Dobbs looked caught, and as he tap-danced his answer, Ed already knew that he hadn’t done any of those things.
“I find that pulling out machinery intimidates new clients,” he said. “I want them to talk freely. They’re already upset, you know. It’s not the way I like to begin a relationship. And I consider what goes on between a paranormal investigator and his client to be a relationship. Your reputation,” he added, gaining confidence, “is that you like to maintain a personal distance from your clients. You rely more on scientific data.” He shrugged. “Personal choice. Our approaches are different. But let me assure you, my files are complete. They’ve already been reviewed by the police, and they seemed satisfied.”
“The police weren’t looking for evidence of a haunting,” Ed told him. “They were probably looking for evidence that Jessamine Pissarro was unhinged, and that’s why she was consulting you. Us. People like us.”
Dobbs’s eyes widened. “I never thought of that,” he said quietly.
“What was your impression? Was she mentally disturbed?”
The waitress came to check that Ed’s breakfast was all right and he realized all he’d eaten was the toast. He nodded at her wordlessly and she stomped off, offended again. The omelet was cold now, and he took a bite of it. After all, it was nutritious protein, and the only protein he’d been eating lately was peanut butter. His pepsin enzymes needed something new to work on. For their sake, he chewed the rubbery bite of egg and managed to get it down.
“Jessamine Pissarro was as sane as you and I are,” Dobbs said. Then he leaned back and said, “Look, Ed, I’ve been driving all night. I came down here to talk to you, because . . . .” He steadied himself and then let it all out. “Because you’re Edson Darby-Deaver, PhD, somebody I’ve admired and looked up to for years
. I’ve read all your books. I watch every episode of your show.”
Ed groaned.
“Yeah, I know,” Dobbs said with a sudden grin. “The show’s awful. Not you – the whole showbiz spin of it. But it works, and it’s about a field I’m interested in, and I watch it. I don’t watch any other ghost-hunting shows; just yours. Your data-gathering and analyses are beyond inspiring, and your working methods are pristine. I want to be just like you – a real paranormal investigator. Not one of these con artists that take advantage of people. That time I met you at the book signing – oh, man! And now I’m sitting across a table from you having coffee and talking about a case we were both working on.” In a thicker voice, eyes glistening, he added, “This is something I’ve dreamed about for as long as I can remember.

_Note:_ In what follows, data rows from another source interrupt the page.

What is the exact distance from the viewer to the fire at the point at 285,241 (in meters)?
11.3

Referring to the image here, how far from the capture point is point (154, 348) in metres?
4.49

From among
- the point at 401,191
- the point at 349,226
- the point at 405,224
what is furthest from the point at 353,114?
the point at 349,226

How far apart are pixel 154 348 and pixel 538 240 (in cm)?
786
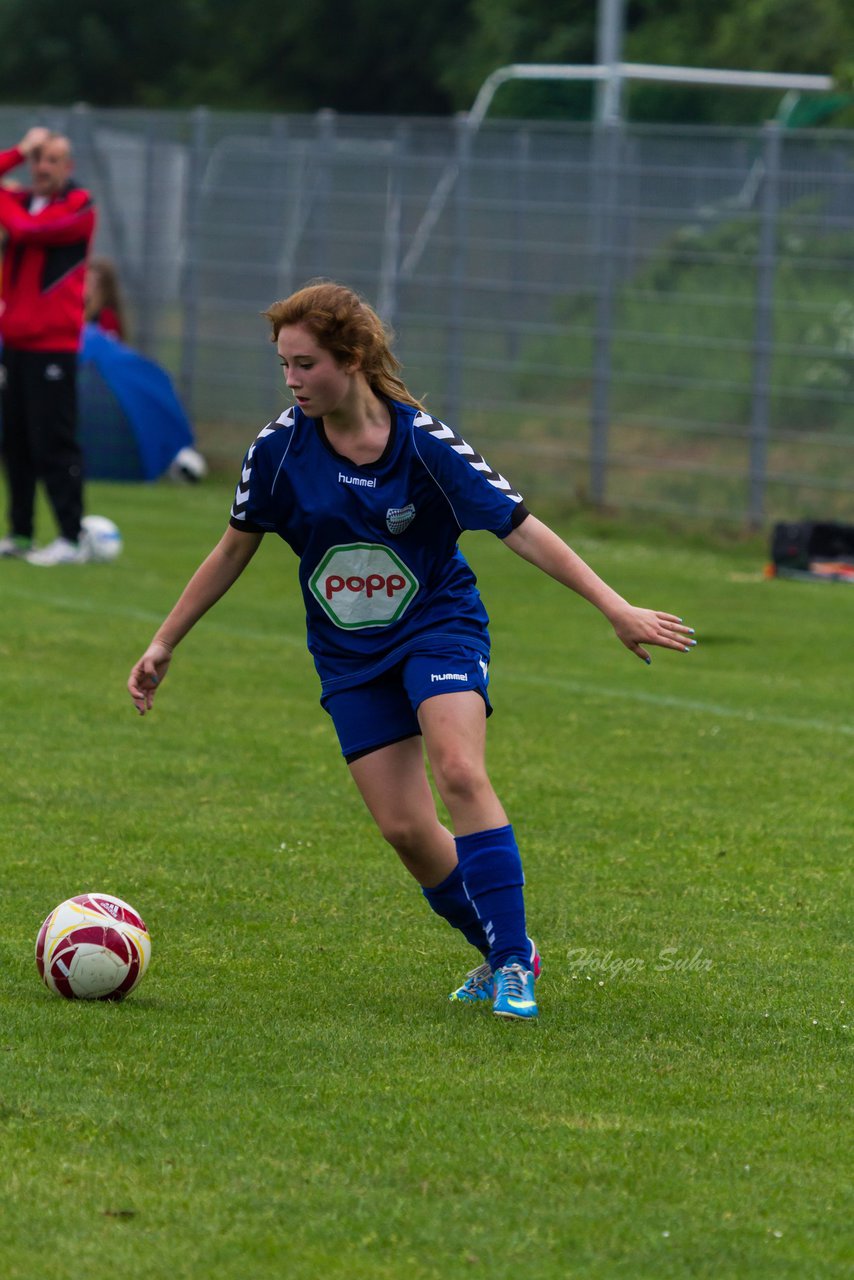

I would’ve driven halfway across the country to meet with you. Heck, all the way across it. Up Canada, too,” he added with boyish laugh, looking exhausted and eager and extremely attractive, all at the same time.
“I see,” Ed said.
“Look, I’m not asking for an apprenticeship here, and I’m not some crazed fan you should be afraid of. I want to learn. This may be the only case we ever work on together. So – you take the lead. I spent more time with the client than you did, and I know her husband’s family.”
“You do?”
Dobbs nodded eagerly. “She didn’t seem to have any family of her own, but her stepchildren were involved in the investigation. Listen, man, the haunting was real. The stepchildren, they hated Jessamine, but even they didn’t blame her for his death. He’d talked about suicide before. But they were worried about his ghost – his soul. They were helping me.”